At trial, the district court received testimony from mother, social workers, the guardian ad litem, and others involved in the case. Particularly relevant to this appeal is the testimony from one of the social workers and mother about the case plans and the county’s efforts to support reunification. The social worker testified to creating the initial case plan without input from mother. After doing so, the social worker mailed a copy to the treatment facility and delivered a copy to mother’s attorney. When the mailed copy was returned undelivered, the social worker faxed the plan to the facility. Then, to ensure that mother understood the terms of the case plan, the social worker and mother reviewed the plan by phone. The social worker attested to reading each line of the case plan, including the county’s directives that mother remain sober, complete an inpatient treatment program, honestly acknowledge her chemical use, and avoid contact with drug users. According to the social worker, although mother failed to sign the initial plan, she signed all subsequent case plans.
The social worker also identified the county’s active efforts made in support of reunification, which included providing supervised and unsupervised visits with the children, referring the children to therapy, and offering mother assistance obtaining inpatient and outpatient treatment. But mother refused the county’s assistance in obtaining most of her treatment and instead sought admission to an inpatient treatment facility on her own. And despite mother’s requests, the county did not approve overnight, weekend, or trial home visits because of concerns over mother’s admitted relapse while living at the sober house, ongoing sexual abuse allegations regarding mother’s ex-boyfriend and child 2, and mother’s failure to tell the county that she ran into a different ex-boyfriend who uses drugs.
In her testimony, mother disputed most of the social worker’s statements, telling the court that she was “left in the dark” about what the county expected of her to have her children returned to her care. But mother also testified that she understood the terms of the case plan, did not disagree with them, and was in full compliance with the plan. Nor did she contest having signed all but the first of her case plans.
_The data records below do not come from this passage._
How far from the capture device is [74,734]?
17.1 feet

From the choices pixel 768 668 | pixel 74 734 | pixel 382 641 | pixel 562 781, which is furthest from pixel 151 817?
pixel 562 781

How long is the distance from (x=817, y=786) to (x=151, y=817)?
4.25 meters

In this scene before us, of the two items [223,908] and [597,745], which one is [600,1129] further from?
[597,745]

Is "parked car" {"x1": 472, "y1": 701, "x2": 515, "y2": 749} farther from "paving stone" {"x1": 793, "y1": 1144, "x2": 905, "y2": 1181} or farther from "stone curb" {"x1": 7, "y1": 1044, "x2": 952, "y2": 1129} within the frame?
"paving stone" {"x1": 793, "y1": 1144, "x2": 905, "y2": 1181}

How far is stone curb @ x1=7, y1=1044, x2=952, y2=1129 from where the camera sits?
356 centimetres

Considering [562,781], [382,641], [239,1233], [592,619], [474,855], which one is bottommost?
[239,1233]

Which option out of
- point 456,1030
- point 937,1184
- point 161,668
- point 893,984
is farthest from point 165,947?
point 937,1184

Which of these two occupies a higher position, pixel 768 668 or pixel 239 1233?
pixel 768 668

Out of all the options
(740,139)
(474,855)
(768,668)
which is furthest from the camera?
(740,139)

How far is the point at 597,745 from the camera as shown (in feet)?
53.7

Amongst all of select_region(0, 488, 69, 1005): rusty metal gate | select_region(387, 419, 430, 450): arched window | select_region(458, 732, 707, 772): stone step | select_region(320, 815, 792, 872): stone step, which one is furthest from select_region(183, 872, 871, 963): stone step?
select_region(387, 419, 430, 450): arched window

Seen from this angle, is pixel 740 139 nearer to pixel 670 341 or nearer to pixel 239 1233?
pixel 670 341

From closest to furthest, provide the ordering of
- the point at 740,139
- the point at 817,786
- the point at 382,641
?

Additionally, mother acknowledged that while treatment had so far been successful, she had “a long road ahead of [her] yet.” And despite mother’s testimony that the county did not help her get into a treatment facility, she did not identify how the county failed to provide adequate services or make active efforts at reunification.
Furthermore, although the Osage Nation did not appear at the hearing, the Tribe submitted an affidavit from its qualified expert witness.5 The affidavit stated that the Tribe had been notified of the proceedings, agreed that child 1 was in need of continued protective services and permanency, and supported the transfer of custody of child 1 to his father, who had recently become a member of the Osage Nation.
Based on the evidence and testimony presented at the hearing, the district court terminated mother’s parental rights to child 2 and transferred permanent legal and physical custody of child 1 to his father. In reaching its decision, the district court acknowledged mother’s obvious love for her children, and their love for her. The district court also found that the county had made active efforts at reunification as to child 1 and reasonable efforts as to child 2 through its support of services to both mother and the children. Despite these services and mother’s efforts to achieve the goals outlined in her case plan, the district court found that she “has not managed to adequately rectify the concerns leading to the removal of the children in the first place.” And although mother successfully completed chemical dependency treatment and had begun to address her mental health concerns, the district court found that “she has a long road ahead of her still, to achieving and sustaining a genuine recovery.”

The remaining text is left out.